The natural grade heterogeneity of the material being assessed for sorting controls the limit of sorting potential (Duncan, 2016, Kobzev 2018 and Mazhary & Klein, 2015). Gy (2004) defines heterogeneity as occurring in two main forms:

Constitutional Heterogeneity (CH): The variation in the content of a certain component, for example copper or elements related to gangue minerals within individual rock fragments which make up an ore domain. Blending does not affect CH; however, CH increases with comminution.

Distributional Heterogeneity (DH): The variation in the content of a certain component, such as copper, within individual groups of ore (which report to draw-points or surface in a caving application). The sum of all of the groups makes up a lot. The DH parameter is considered to represent the potential to sort ore types at a bulk scale.
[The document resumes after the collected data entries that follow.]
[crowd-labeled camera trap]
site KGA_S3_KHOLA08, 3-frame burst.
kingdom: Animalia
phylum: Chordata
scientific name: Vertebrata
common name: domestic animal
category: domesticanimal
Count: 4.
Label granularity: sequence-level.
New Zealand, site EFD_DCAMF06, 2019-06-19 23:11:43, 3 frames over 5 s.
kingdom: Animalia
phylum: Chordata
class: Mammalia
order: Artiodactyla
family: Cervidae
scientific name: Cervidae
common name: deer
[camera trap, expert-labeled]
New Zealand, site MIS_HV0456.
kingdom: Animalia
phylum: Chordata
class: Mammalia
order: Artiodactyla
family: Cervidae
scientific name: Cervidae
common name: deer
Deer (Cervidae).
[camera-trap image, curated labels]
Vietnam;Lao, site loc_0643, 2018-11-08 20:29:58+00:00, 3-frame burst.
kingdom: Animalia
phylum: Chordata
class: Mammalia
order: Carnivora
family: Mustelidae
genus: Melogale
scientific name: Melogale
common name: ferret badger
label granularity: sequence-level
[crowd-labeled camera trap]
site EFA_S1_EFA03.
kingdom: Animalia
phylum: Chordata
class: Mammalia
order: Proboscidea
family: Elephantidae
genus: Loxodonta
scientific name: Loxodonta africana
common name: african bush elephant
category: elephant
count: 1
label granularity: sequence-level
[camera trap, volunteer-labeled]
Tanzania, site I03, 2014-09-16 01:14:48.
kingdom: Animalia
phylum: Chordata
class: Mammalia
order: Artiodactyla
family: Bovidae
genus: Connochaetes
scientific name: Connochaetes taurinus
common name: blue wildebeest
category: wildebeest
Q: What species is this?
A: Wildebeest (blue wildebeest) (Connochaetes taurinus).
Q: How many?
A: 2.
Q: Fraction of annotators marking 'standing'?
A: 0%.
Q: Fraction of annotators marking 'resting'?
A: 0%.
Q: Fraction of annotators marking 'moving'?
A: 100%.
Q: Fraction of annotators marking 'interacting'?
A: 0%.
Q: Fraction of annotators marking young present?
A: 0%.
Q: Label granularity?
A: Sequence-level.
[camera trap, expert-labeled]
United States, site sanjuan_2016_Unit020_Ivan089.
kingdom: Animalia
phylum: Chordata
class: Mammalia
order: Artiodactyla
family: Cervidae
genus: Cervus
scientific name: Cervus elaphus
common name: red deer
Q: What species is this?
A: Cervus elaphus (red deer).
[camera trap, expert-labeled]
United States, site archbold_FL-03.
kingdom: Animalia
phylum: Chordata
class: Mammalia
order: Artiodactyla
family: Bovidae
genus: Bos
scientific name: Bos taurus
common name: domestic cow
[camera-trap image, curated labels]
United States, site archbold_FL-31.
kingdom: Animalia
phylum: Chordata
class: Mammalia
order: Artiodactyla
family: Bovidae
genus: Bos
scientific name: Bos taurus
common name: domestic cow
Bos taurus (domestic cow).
DH can be reduced by blending ores but is not affected by comminution stages.

CH has been used as an indicator of particle sortability by Robben (2014), and Mazhary and Klein (2015), while DH shows potential for assessment of bulk sorting systems.

As a cave matures, it is expected that the large number of mixing events that have occurred within caved ore results in a lower variation in grade on a bulk scale, represented by a lower DH value, thereby reducing the potential for bulk sorting.

The nature of cave operations makes them ideal for incorporation of sensor-based systems to reject rock and allow the operation to become more dynamic. An integrated mine and mill approach will be necessary to coordinate mine schedules and beneficiation processes so that a satisfactory level of throughput and recovery can be achieved.